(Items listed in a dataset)
== Segment start ==

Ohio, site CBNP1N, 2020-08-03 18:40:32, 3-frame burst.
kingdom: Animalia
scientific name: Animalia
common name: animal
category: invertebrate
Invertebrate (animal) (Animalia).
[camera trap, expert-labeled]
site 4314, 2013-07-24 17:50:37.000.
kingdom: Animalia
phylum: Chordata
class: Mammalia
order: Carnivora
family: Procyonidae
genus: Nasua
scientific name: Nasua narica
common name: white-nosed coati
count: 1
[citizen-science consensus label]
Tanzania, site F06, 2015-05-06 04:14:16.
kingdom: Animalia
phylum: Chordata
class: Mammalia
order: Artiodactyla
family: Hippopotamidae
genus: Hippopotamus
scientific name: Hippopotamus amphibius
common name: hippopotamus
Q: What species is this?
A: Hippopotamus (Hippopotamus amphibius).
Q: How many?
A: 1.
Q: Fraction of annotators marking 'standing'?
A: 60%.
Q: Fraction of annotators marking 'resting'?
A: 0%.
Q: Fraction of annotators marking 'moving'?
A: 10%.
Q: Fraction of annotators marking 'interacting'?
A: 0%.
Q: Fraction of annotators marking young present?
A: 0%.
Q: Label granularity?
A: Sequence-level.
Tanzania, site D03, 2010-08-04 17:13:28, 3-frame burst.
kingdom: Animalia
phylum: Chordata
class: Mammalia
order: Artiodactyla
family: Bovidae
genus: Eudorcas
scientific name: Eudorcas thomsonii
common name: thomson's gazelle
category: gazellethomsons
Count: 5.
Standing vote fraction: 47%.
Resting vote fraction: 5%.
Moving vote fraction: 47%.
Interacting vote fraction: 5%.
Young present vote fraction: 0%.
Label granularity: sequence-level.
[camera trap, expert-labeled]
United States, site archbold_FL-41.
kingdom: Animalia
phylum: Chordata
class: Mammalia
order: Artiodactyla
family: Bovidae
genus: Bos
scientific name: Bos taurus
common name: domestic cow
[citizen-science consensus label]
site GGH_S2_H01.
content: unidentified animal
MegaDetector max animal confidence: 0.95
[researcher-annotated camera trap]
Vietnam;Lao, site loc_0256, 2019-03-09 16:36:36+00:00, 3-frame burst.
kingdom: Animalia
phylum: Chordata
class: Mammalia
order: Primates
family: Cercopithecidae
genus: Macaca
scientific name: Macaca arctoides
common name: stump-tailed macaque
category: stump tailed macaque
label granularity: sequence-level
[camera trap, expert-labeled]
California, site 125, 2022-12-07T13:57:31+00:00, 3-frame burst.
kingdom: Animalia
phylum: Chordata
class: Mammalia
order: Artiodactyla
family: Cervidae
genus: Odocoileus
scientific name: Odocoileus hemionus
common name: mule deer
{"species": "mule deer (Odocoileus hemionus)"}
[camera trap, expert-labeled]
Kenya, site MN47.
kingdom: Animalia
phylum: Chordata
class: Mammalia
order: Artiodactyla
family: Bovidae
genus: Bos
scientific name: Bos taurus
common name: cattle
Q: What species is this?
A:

== Segment end ==

- [ABOUT THIS EXERCISE]
Nothing in the data should be altered; please repeat it exactly.

- [ANSWER FOR THE TASK]
Ohio, site CBNP1N, 2020-08-03 18:40:32, 3-frame burst.
kingdom: Animalia
scientific name: Animalia
common name: animal
category: invertebrate
Invertebrate (animal) (Animalia).
[camera trap, expert-labeled]
site 4314, 2013-07-24 17:50:37.000.
kingdom: Animalia
phylum: Chordata
class: Mammalia
order: Carnivora
family: Procyonidae
genus: Nasua
scientific name: Nasua narica
common name: white-nosed coati
count: 1
[citizen-science consensus label]
Tanzania, site F06, 2015-05-06 04:14:16.
kingdom: Animalia
phylum: Chordata
class: Mammalia
order: Artiodactyla
family: Hippopotamidae
genus: Hippopotamus
scientific name: Hippopotamus amphibius
common name: hippopotamus
Q: What species is this?
A: Hippopotamus (Hippopotamus amphibius).
Q: How many?
A: 1.
Q: Fraction of annotators marking 'standing'?
A: 60%.
Q: Fraction of annotators marking 'resting'?
A: 0%.
Q: Fraction of annotators marking 'moving'?
A: 10%.
Q: Fraction of annotators marking 'interacting'?
A: 0%.
Q: Fraction of annotators marking young present?
A: 0%.
Q: Label granularity?
A: Sequence-level.
Tanzania, site D03, 2010-08-04 17:13:28, 3-frame burst.
kingdom: Animalia
phylum: Chordata
class: Mammalia
order: Artiodactyla
family: Bovidae
genus: Eudorcas
scientific name: Eudorcas thomsonii
common name: thomson's gazelle
category: gazellethomsons
Count: 5.
Standing vote fraction: 47%.
Resting vote fraction: 5%.
Moving vote fraction: 47%.
Interacting vote fraction: 5%.
Young present vote fraction: 0%.
Label granularity: sequence-level.
[camera trap, expert-labeled]
United States, site archbold_FL-41.
kingdom: Animalia
phylum: Chordata
class: Mammalia
order: Artiodactyla
family: Bovidae
genus: Bos
scientific name: Bos taurus
common name: domestic cow
[citizen-science consensus label]
site GGH_S2_H01.
content: unidentified animal
MegaDetector max animal confidence: 0.95
[researcher-annotated camera trap]
Vietnam;Lao, site loc_0256, 2019-03-09 16:36:36+00:00, 3-frame burst.
kingdom: Animalia
phylum: Chordata
class: Mammalia
order: Primates
family: Cercopithecidae
genus: Macaca
scientific name: Macaca arctoides
common name: stump-tailed macaque
category: stump tailed macaque
label granularity: sequence-level
[camera trap, expert-labeled]
California, site 125, 2022-12-07T13:57:31+00:00, 3-frame burst.
kingdom: Animalia
phylum: Chordata
class: Mammalia
order: Artiodactyla
family: Cervidae
genus: Odocoileus
scientific name: Odocoileus hemionus
common name: mule deer
{"species": "mule deer (Odocoileus hemionus)"}
[camera trap, expert-labeled]
Kenya, site MN47.
kingdom: Animalia
phylum: Chordata
class: Mammalia
order: Artiodactyla
family: Bovidae
genus: Bos
scientific name: Bos taurus
common name: cattle
Q: What species is this?
A:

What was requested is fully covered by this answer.